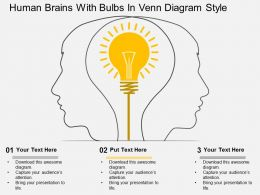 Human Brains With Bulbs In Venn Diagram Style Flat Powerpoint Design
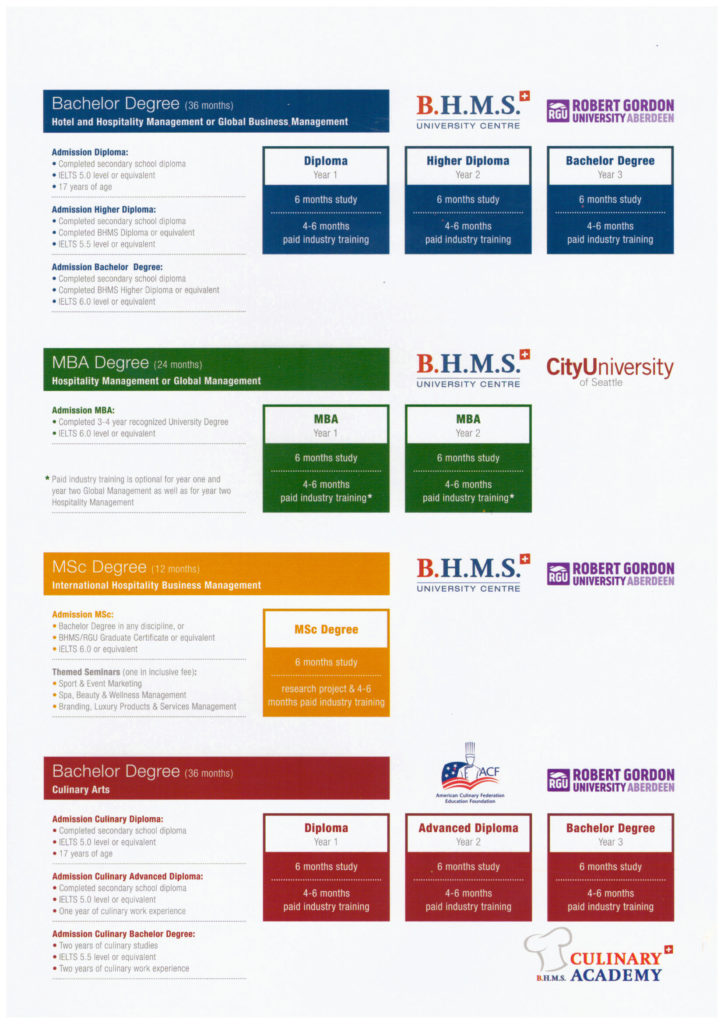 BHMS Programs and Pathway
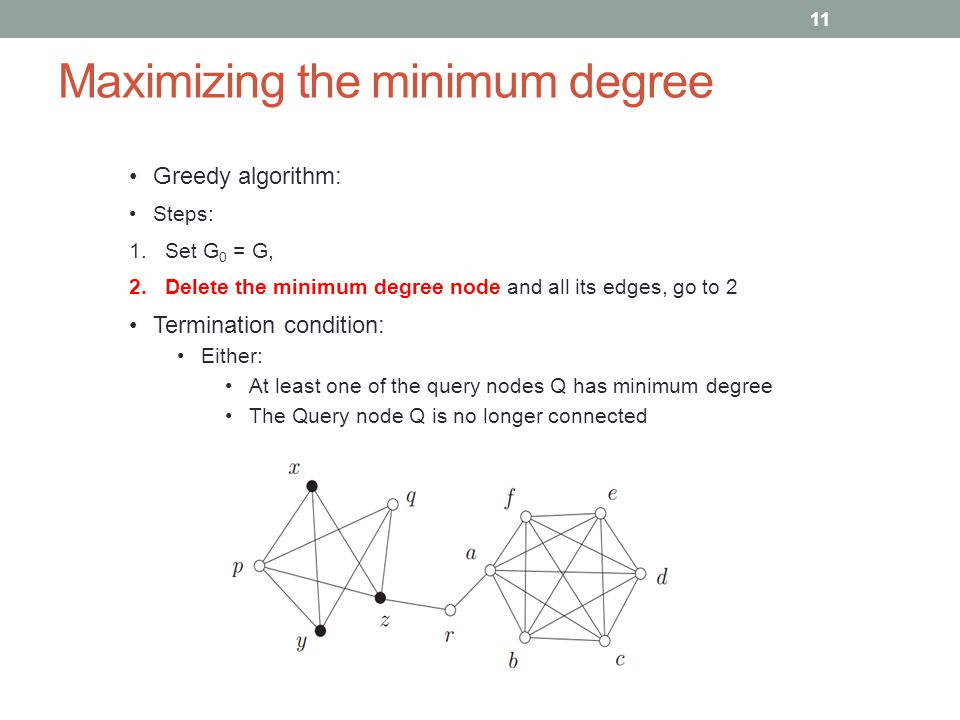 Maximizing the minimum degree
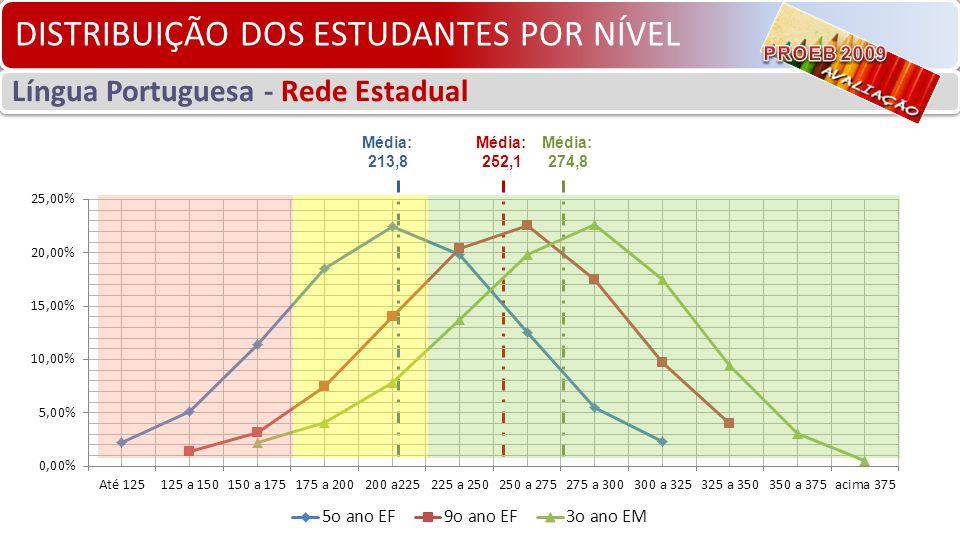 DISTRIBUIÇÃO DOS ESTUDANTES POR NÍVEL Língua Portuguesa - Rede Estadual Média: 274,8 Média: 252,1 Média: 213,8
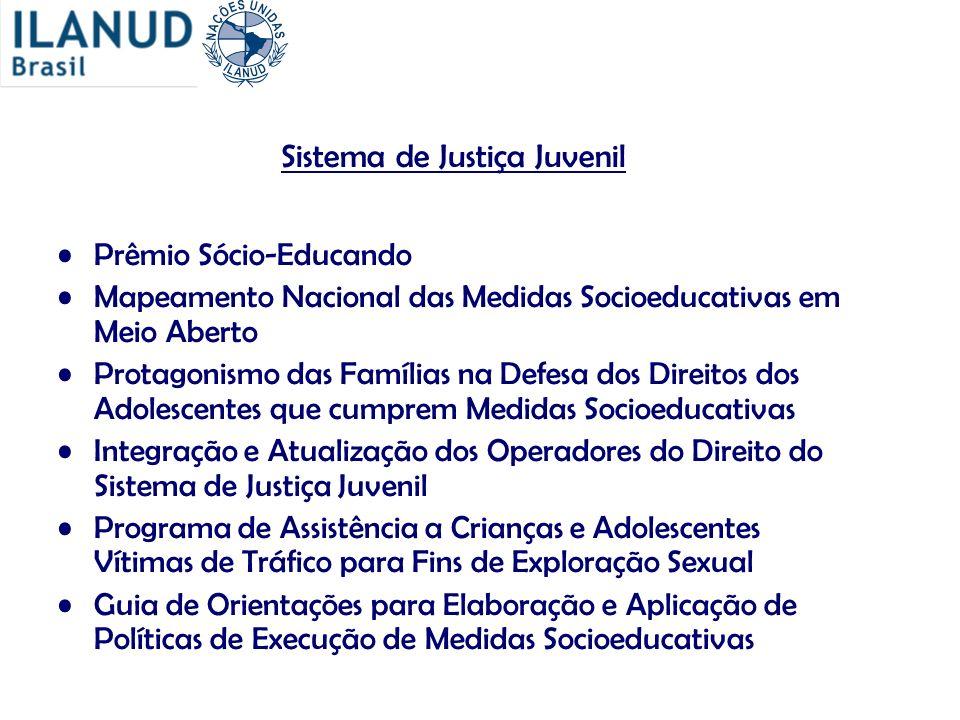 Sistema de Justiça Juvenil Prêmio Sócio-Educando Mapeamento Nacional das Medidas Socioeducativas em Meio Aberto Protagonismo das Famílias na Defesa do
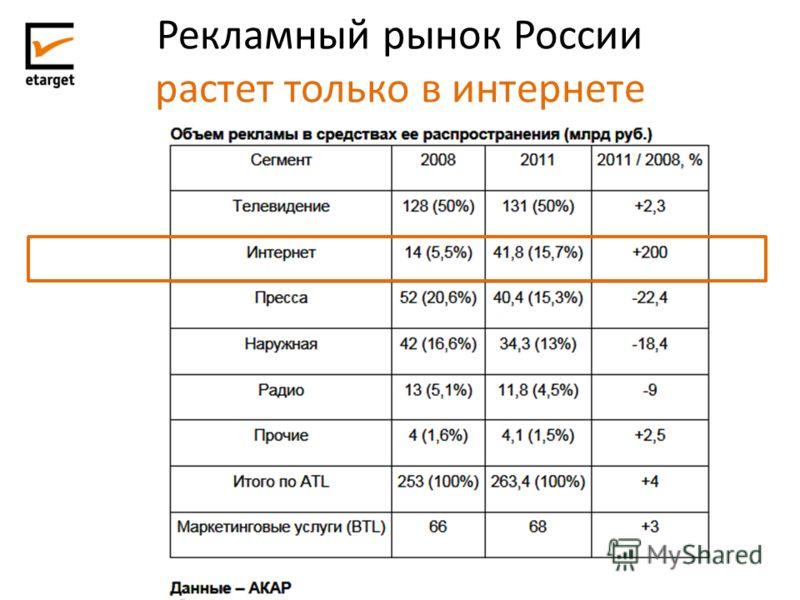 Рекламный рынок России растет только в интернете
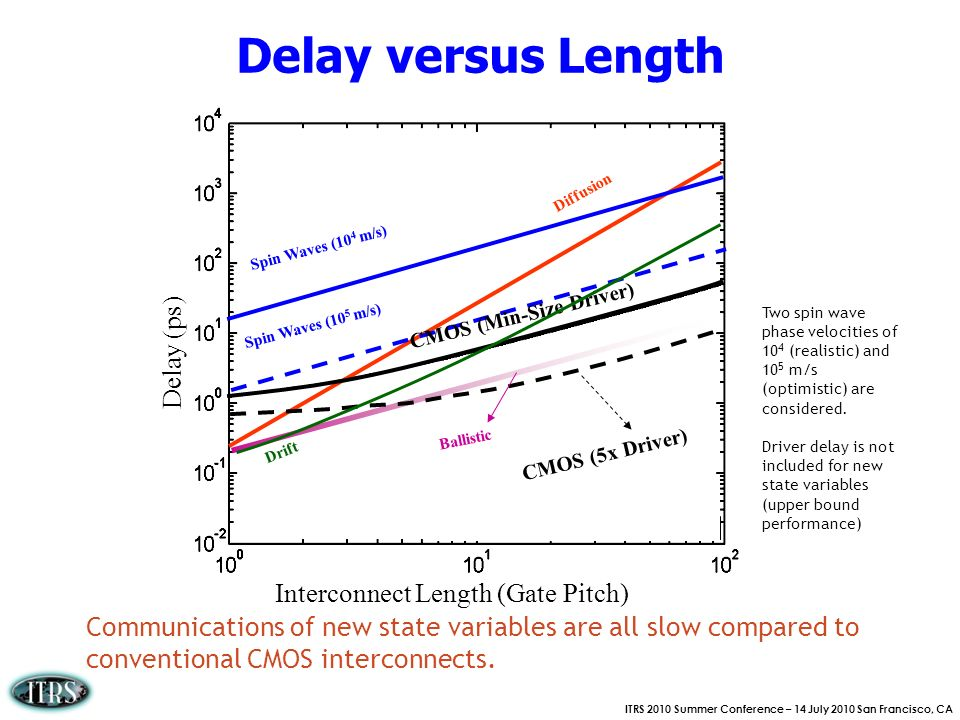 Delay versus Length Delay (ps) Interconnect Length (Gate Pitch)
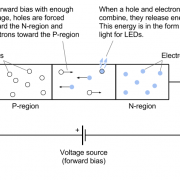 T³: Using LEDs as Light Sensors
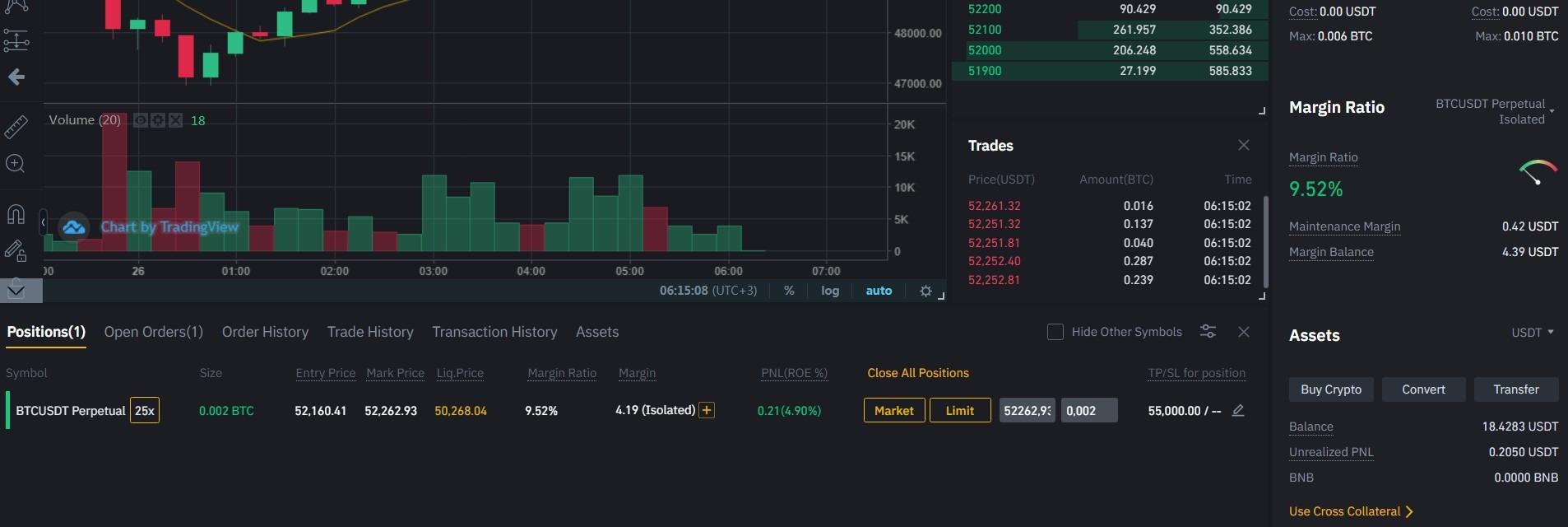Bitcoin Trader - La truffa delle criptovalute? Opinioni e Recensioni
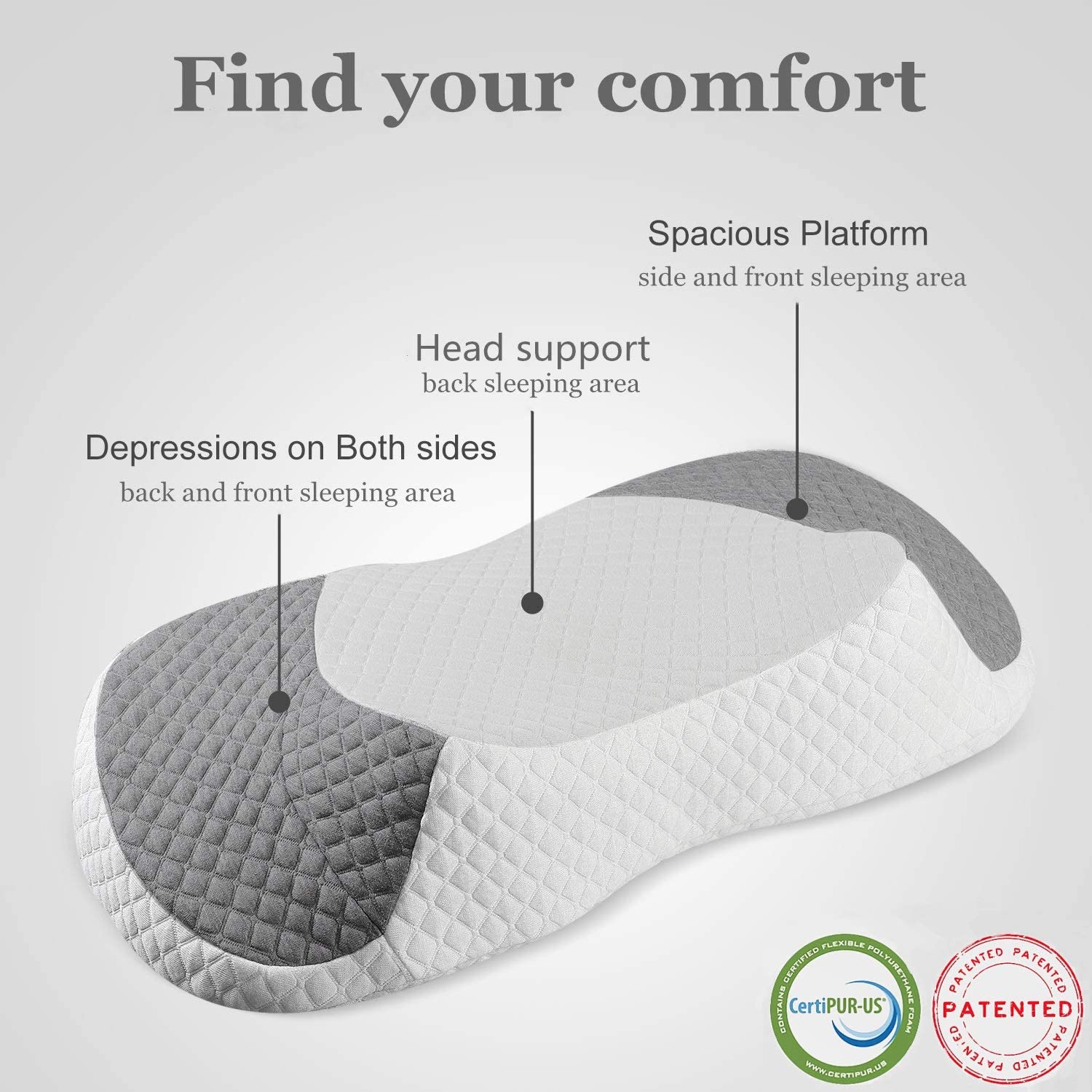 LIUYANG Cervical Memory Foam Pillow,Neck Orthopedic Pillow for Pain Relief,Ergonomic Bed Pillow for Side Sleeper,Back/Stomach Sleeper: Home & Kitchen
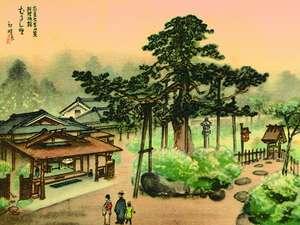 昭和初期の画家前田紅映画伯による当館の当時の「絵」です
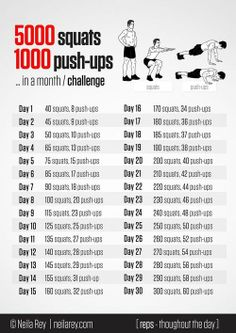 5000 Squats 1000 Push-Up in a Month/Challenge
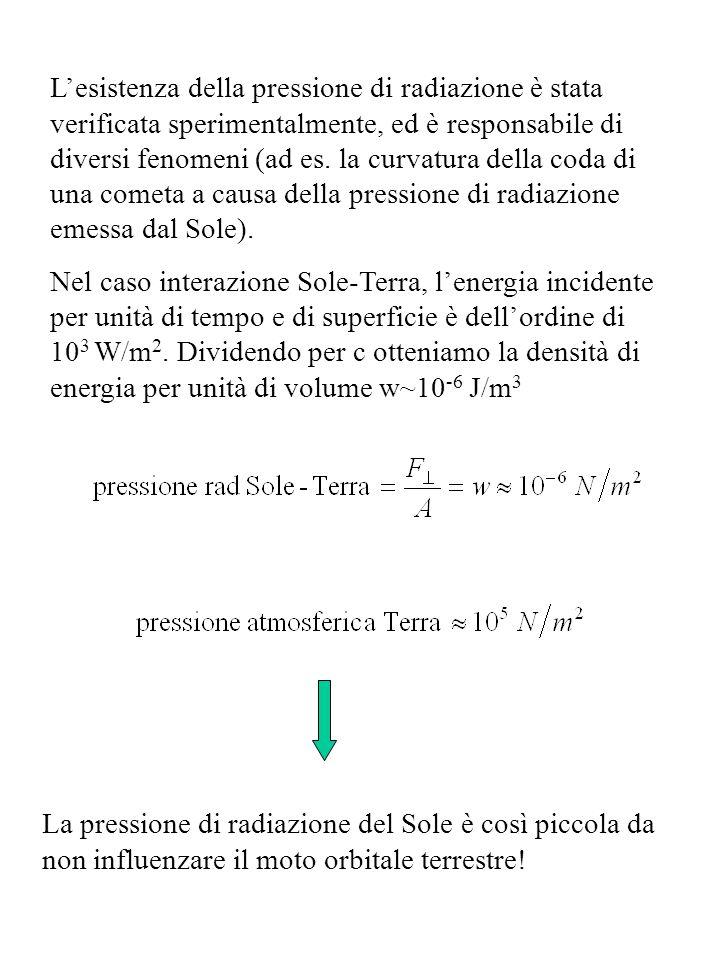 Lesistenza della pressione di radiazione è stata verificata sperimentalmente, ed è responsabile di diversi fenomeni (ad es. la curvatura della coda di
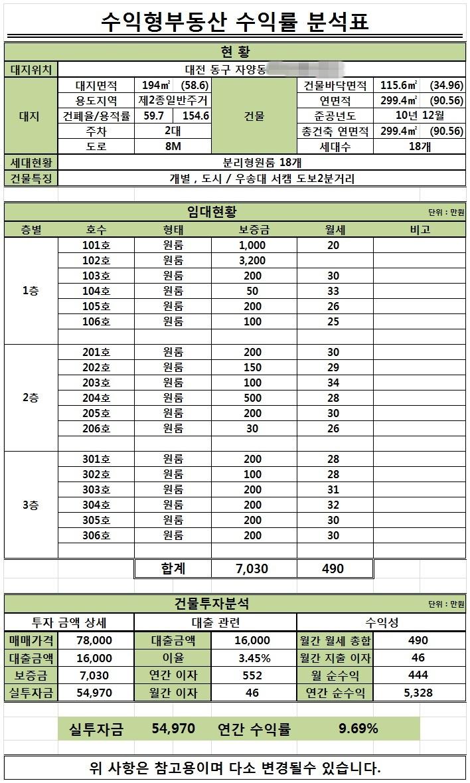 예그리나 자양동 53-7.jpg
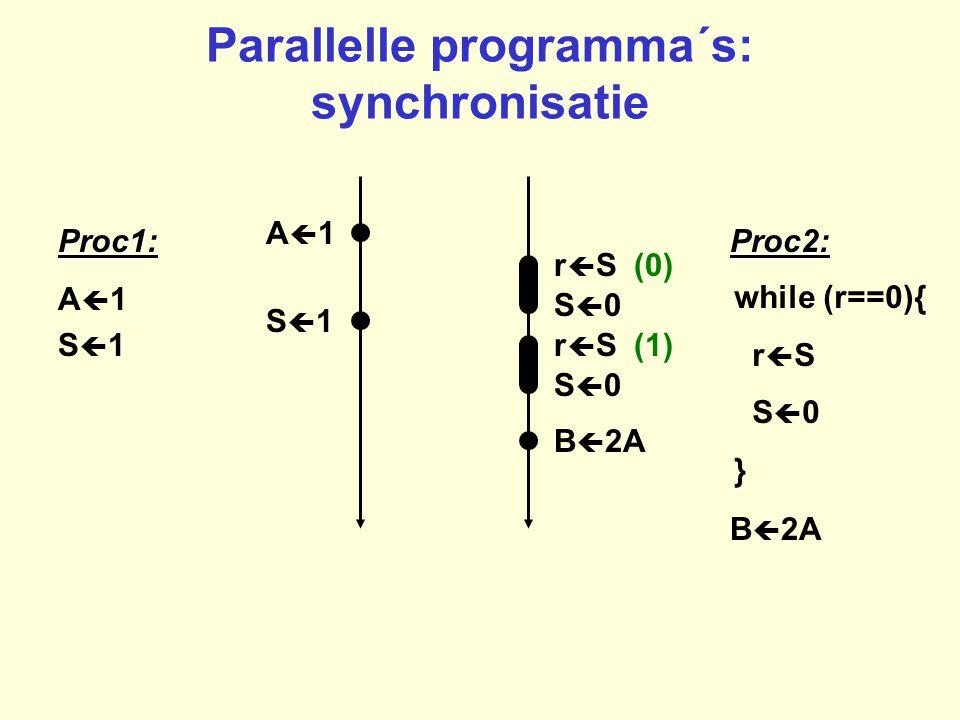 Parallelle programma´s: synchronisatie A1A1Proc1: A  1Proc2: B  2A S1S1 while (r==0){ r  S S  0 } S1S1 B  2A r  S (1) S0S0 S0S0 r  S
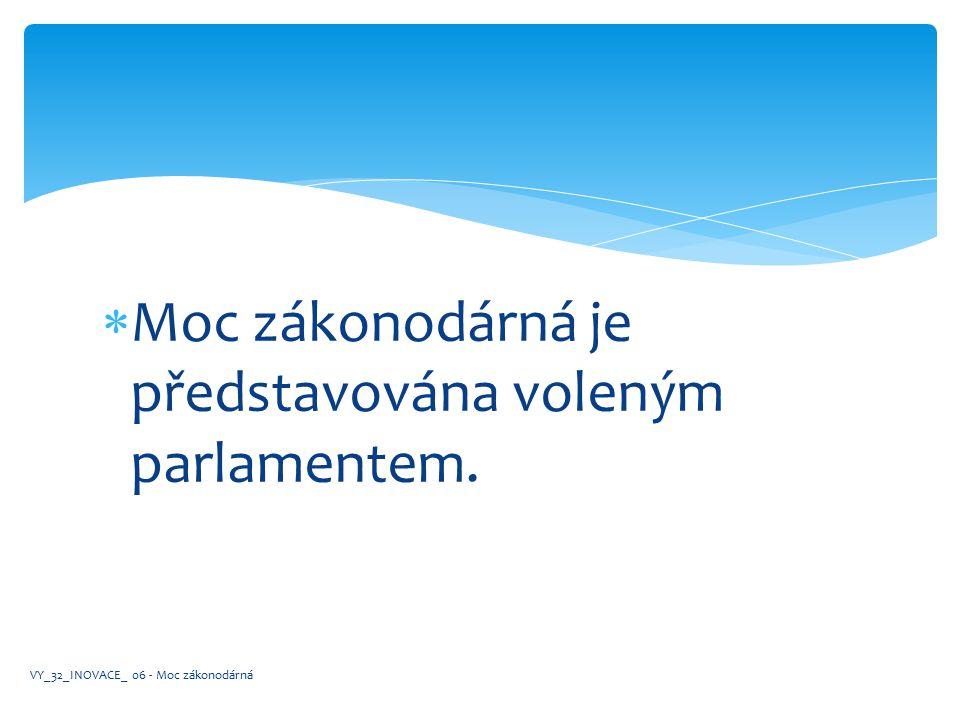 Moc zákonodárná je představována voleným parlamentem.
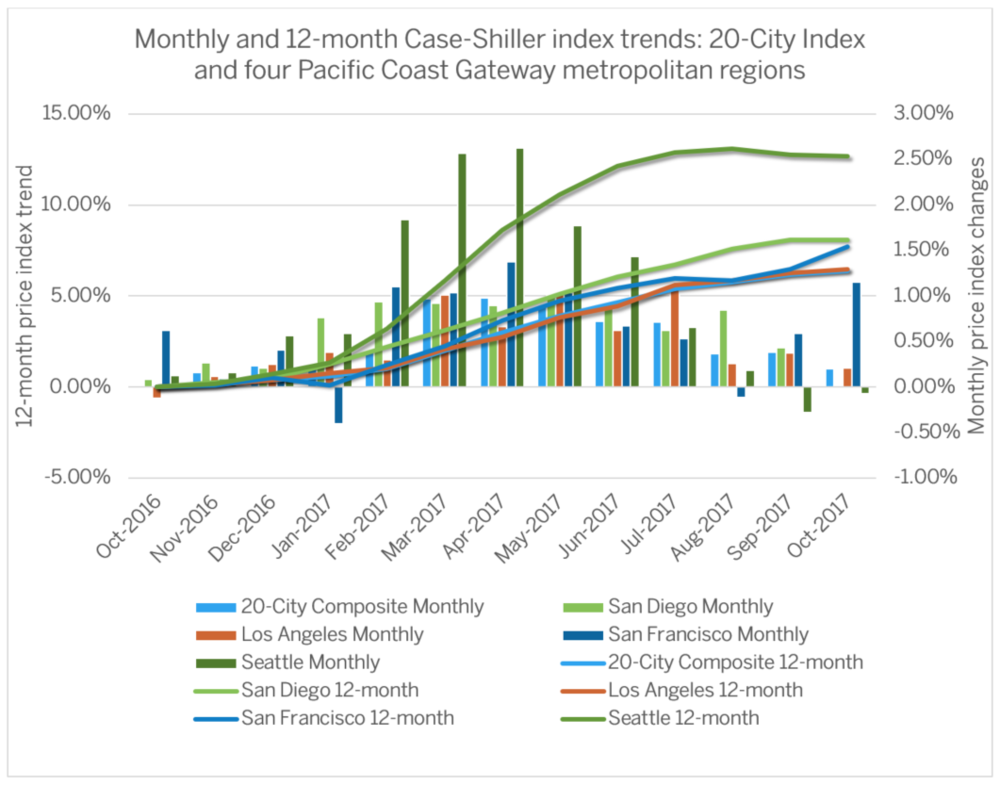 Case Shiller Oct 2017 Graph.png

→ **Work request**
Pictures aside, retype the material exactly.

→ **Response for this exercise**
 Human Brains With Bulbs In Venn Diagram Style Flat Powerpoint Design
 BHMS Programs and Pathway
 Maximizing the minimum degree
 DISTRIBUIÇÃO DOS ESTUDANTES POR NÍVEL Língua Portuguesa - Rede Estadual Média: 274,8 Média: 252,1 Média: 213,8
 Sistema de Justiça Juvenil Prêmio Sócio-Educando Mapeamento Nacional das Medidas Socioeducativas em Meio Aberto Protagonismo das Famílias na Defesa do
 Рекламный рынок России растет только в интернете
 Delay versus Length Delay (ps) Interconnect Length (Gate Pitch)
 T³: Using LEDs as Light Sensors
Bitcoin Trader - La truffa delle criptovalute? Opinioni e Recensioni
 LIUYANG Cervical Memory Foam Pillow,Neck Orthopedic Pillow for Pain Relief,Ergonomic Bed Pillow for Side Sleeper,Back/Stomach Sleeper: Home & Kitchen
 昭和初期の画家前田紅映画伯による当館の当時の「絵」です
 5000 Squats 1000 Push-Up in a Month/Challenge
 Lesistenza della pressione di radiazione è stata verificata sperimentalmente, ed è responsabile di diversi fenomeni (ad es. la curvatura della coda di
 예그리나 자양동 53-7.jpg
 Parallelle programma´s: synchronisatie A1A1Proc1: A  1Proc2: B  2A S1S1 while (r==0){ r  S S  0 } S1S1 B  2A r  S (1) S0S0 S0S0 r  S
 Moc zákonodárná je představována voleným parlamentem.
 Case Shiller Oct 2017 Graph.png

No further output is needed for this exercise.